Despite previously having had little difficulty walking Mr G soon appeared to be struggling to walk. After speaking with the care home staff it became apparent that the care home’s chiropodist was refusing to treat him and the care home had failed to arrange an alternative. When the family took Mr G to see his old chiropodist it was noted that he was wearing socks 4 sizes too small, and they must not have been removed for some time as his skin appeared to have begun to grow through them.

In late 2013 Mr G’s family arranged for him to move to a different care home. By this time he was also doubly incontinent and had sores on his buttocks.  Thankfully the new placement provided the care and support that Mr G  needed and he went on to make a good recovery to the relief of his family.

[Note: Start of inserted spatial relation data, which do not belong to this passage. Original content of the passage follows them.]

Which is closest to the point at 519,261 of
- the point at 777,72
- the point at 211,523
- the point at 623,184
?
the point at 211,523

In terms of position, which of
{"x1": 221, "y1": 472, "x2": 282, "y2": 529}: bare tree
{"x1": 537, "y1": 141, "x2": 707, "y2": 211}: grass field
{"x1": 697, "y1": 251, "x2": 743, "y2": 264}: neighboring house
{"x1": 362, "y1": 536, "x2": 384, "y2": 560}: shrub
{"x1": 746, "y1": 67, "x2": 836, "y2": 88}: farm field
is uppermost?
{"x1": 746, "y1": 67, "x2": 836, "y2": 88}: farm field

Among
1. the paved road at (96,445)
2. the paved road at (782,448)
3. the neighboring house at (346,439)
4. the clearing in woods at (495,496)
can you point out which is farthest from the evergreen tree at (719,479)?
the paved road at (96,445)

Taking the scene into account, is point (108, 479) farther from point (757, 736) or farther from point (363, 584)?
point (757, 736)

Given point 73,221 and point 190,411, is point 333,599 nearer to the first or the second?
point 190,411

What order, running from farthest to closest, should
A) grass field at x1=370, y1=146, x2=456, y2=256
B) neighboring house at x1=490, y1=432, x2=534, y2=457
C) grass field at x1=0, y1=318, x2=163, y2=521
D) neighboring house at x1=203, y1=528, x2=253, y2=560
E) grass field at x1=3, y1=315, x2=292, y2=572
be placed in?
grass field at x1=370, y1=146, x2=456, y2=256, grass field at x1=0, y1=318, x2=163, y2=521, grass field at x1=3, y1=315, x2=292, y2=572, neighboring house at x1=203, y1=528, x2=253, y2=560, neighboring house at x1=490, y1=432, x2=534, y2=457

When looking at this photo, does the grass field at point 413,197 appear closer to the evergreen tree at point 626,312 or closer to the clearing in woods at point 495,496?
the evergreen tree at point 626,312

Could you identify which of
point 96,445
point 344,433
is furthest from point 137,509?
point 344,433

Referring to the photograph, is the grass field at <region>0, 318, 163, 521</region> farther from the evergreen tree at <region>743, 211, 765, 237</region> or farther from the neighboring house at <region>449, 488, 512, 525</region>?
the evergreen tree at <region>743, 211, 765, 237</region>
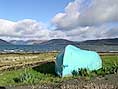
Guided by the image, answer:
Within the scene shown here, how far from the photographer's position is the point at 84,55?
3647cm

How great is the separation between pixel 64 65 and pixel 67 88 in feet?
37.9

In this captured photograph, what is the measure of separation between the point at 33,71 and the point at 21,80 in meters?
7.12

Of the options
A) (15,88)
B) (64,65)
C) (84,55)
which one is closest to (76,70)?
(64,65)

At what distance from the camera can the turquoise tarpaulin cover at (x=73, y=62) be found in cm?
3331

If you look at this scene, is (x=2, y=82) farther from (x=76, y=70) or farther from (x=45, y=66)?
(x=45, y=66)

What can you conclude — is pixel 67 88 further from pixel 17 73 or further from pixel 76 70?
pixel 17 73

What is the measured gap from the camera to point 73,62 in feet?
112

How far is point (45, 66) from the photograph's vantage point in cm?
3997

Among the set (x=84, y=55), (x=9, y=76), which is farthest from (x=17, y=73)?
(x=84, y=55)

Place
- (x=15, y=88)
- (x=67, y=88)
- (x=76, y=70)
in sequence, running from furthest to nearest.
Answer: (x=76, y=70), (x=15, y=88), (x=67, y=88)

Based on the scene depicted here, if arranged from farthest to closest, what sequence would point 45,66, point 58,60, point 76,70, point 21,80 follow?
1. point 45,66
2. point 58,60
3. point 76,70
4. point 21,80

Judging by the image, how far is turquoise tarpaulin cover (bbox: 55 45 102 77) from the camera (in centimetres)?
3331

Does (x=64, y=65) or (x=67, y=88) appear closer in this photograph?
(x=67, y=88)

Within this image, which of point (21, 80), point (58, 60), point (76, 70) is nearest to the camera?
point (21, 80)
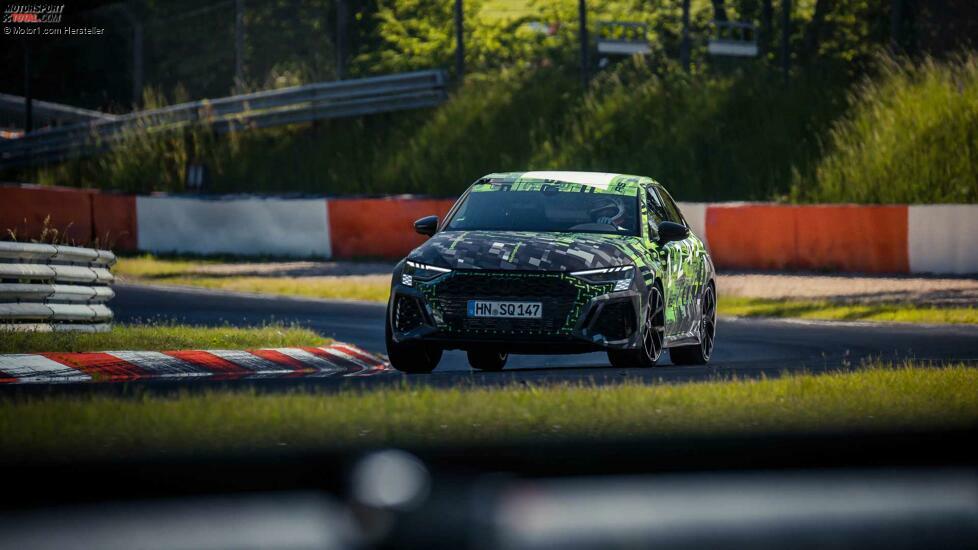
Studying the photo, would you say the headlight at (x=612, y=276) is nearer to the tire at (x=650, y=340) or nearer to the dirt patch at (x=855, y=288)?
the tire at (x=650, y=340)

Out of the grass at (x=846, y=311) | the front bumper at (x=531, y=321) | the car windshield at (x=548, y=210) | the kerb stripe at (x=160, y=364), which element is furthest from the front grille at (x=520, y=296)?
the grass at (x=846, y=311)

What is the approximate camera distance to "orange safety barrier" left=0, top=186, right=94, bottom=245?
97.9ft

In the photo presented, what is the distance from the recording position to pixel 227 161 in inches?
1423

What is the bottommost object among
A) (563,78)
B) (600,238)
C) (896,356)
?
(896,356)

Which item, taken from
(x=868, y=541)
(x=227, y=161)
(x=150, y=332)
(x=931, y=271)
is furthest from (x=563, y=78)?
(x=868, y=541)

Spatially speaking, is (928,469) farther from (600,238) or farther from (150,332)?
(150,332)

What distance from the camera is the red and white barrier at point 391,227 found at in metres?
23.8

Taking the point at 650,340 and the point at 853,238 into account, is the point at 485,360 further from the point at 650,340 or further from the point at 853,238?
the point at 853,238

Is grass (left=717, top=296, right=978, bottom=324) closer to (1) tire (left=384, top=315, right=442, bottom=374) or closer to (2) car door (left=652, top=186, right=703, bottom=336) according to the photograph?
(2) car door (left=652, top=186, right=703, bottom=336)

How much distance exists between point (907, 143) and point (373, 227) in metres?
9.07

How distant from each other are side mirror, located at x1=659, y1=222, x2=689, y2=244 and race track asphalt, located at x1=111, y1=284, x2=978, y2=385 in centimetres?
100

We brought a claim against the operator of Mr G’s initial care home for failing to adequately care for Mr G. The care home quickly admitted that it had not been a suitable placement for Mr G in the first place, that the staff were not adequately trained and that the level of care provided  had been substandard. After negotiations Mr G’s claim was settled for £5,500, £2,000 of which was paid to his family to be used to meet his immediate needs. The remaining £2,500 was paid into Court to be used for Mr G’s benefit in the future.

Dan Richardson – June 2016

Delay in Diagnosing Gall Bladder Cancer

This is another sad case where an avoidable error started a chain of events that led to a tragic conclusion.

Simon was 56 years of age when he had his gall bladder removed.  As is usual, this was then sent to the Pathology labs to check if there was any evidence of cancer.  He returned to see the Consultant a few weeks later and was told that the operation had been a success; he had been given the ‘all clear’ and so could return to work.  Unfortunately, as later transpired the Consultant had read the pathology report wrongly – he should have told Simon that there was evidence of cancer in the removed organ and immediately referred him to a specialist for extensive surgery.

Two months before his death Simon suffered severe abdominal pains and investigations were undertaken.  However, it wasn’t until a month before his death that the full details of the Pathologists report were realised.  By that time Simon was very poorly and his condition was inoperable.  He died 7 months after being given the ‘all clear’.

The hospital could not avoid admitting that the Pathologists report had been “incorrectly interpreted” by the Consultant.  However, they defended the claim on the basis that even if they had acted immediately it would have been too late to operate – they were saying Simon would have died anyway.  This was most distressing to the family.

Luckily the Surgeon we retained for the claim was a national expert on gall bladder cancer and could say with real authority that had Simon been operated on he would have survived with a normal life expectancy.  The claim settled a few days before the trial was due to start.